[YOUR INSTRUCTIONS]
Can you put the entries, from the very first line through the line with "54 centimetres" (that line included), into a Markdown table with the columns No. and Text, one numbered row per line and no rows for blank lines?

[EXTRACTED INFORMATION]
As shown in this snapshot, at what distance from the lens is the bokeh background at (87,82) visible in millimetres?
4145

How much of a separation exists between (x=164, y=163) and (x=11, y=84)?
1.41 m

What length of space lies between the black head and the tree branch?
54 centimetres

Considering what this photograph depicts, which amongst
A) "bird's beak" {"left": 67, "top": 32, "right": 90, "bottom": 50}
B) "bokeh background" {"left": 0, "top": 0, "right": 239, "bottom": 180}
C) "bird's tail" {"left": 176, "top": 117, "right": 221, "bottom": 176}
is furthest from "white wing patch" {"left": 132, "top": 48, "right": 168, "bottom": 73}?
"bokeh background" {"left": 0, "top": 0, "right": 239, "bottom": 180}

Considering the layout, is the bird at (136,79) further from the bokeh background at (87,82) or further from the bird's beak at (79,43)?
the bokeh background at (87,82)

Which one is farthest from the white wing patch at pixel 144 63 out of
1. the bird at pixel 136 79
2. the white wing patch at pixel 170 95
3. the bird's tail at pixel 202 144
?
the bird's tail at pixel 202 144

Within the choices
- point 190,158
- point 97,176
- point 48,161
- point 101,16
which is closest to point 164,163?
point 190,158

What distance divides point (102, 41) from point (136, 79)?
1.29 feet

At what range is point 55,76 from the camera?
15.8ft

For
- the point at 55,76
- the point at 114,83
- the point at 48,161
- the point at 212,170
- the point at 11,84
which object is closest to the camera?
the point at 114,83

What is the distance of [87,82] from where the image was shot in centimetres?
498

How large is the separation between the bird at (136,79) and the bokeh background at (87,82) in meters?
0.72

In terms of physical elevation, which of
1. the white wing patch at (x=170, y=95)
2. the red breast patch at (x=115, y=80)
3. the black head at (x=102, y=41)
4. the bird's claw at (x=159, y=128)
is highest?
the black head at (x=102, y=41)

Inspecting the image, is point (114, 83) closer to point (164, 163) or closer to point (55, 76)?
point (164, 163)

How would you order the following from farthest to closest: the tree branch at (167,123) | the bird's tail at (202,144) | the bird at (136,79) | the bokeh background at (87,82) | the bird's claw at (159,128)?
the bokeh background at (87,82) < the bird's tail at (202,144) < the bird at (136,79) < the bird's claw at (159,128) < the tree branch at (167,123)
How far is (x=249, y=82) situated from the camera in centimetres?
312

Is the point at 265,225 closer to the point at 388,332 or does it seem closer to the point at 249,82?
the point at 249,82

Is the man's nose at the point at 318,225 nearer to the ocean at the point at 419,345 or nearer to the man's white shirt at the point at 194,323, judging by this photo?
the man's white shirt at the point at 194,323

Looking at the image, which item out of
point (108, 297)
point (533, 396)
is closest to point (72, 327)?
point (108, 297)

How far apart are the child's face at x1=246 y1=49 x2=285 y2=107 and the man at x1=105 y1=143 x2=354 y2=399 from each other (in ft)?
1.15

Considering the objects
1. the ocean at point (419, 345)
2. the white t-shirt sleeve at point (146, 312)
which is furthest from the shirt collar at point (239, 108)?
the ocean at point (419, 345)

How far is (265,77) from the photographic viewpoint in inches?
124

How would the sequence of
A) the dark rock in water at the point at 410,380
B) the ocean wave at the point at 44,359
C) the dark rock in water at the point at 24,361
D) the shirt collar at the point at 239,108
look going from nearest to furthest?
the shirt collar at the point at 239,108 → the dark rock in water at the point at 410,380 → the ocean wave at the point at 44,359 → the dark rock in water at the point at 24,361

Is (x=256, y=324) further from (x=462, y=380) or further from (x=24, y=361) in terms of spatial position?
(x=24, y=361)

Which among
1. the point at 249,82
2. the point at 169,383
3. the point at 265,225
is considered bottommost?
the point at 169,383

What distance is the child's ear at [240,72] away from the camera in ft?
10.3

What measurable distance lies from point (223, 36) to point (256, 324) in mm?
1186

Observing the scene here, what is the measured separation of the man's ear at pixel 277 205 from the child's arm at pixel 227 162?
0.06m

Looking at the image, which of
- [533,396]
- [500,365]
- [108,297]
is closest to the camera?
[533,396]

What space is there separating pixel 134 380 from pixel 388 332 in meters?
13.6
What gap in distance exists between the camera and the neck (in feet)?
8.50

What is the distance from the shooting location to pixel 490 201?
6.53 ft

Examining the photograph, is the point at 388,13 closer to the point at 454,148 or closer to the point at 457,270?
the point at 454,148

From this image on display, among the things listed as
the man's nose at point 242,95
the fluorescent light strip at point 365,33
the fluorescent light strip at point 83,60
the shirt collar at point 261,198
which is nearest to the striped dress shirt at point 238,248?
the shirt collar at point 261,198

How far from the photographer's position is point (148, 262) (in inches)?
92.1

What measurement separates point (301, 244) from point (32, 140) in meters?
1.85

[RESPONSE FOR THIS EXERCISE]
| No. | Text |
|---|---|
| 1 | As shown in this snapshot, at what distance from the lens is the bokeh background at (87,82) visible in millimetres? |
| 2 | 4145 |
| 3 | How much of a separation exists between (x=164, y=163) and (x=11, y=84)? |
| 4 | 1.41 m |
| 5 | What length of space lies between the black head and the tree branch? |
| 6 | 54 centimetres |